◆ What is required: Copy the listing starting at the line that contains "How long is" and ending at the line that contains "33.9 metres", changing "concrete curb" to "stone curb" and leaving everything else as it is.

◆ Provided material:
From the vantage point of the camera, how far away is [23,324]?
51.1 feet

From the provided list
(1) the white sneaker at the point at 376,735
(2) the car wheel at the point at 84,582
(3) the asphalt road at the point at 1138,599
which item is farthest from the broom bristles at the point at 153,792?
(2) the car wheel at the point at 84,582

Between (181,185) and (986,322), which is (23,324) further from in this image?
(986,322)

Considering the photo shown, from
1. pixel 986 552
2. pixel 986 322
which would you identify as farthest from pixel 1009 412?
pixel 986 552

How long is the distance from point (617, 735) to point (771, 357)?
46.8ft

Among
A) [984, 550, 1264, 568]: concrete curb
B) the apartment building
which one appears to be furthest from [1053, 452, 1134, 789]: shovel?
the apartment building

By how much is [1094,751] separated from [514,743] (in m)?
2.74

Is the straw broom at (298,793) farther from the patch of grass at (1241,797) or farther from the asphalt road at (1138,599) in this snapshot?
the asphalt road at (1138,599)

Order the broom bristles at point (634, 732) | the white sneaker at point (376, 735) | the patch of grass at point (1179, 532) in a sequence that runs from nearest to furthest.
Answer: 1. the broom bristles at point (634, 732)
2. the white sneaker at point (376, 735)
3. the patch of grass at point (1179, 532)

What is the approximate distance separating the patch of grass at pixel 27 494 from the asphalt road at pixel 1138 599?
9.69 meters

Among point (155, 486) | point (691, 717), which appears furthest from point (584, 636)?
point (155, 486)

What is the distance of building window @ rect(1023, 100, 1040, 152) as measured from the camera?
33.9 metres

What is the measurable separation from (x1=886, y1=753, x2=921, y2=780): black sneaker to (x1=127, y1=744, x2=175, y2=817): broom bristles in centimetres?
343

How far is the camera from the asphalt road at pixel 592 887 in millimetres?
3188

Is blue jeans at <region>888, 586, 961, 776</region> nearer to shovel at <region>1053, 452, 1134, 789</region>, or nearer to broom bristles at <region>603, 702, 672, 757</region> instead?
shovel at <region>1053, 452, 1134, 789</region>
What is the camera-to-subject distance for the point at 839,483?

◆ Result of this exercise:
How long is the distance from point (617, 735) to point (771, 357)?
46.8ft

Among
A) [984, 550, 1264, 568]: stone curb
B) the apartment building
which one appears to be furthest from [1053, 452, 1134, 789]: shovel?
the apartment building

By how much is [1094,751] separated from [514,743] (in m)?
2.74

Is the straw broom at (298,793) farther from the patch of grass at (1241,797) or farther from the asphalt road at (1138,599) in this snapshot?
the asphalt road at (1138,599)

Order the broom bristles at point (634, 732) | the white sneaker at point (376, 735) | the patch of grass at point (1179, 532) in a sequence that runs from nearest to furthest.
Answer: 1. the broom bristles at point (634, 732)
2. the white sneaker at point (376, 735)
3. the patch of grass at point (1179, 532)

What is the approximate distance separating the patch of grass at pixel 27 494 from the asphalt road at pixel 1138 599?
9.69 meters

Among point (155, 486) | point (691, 717), which appears furthest from point (584, 636)?
point (155, 486)

What is the distance of building window @ rect(1023, 100, 1040, 152) as measured from the camera?
33.9 metres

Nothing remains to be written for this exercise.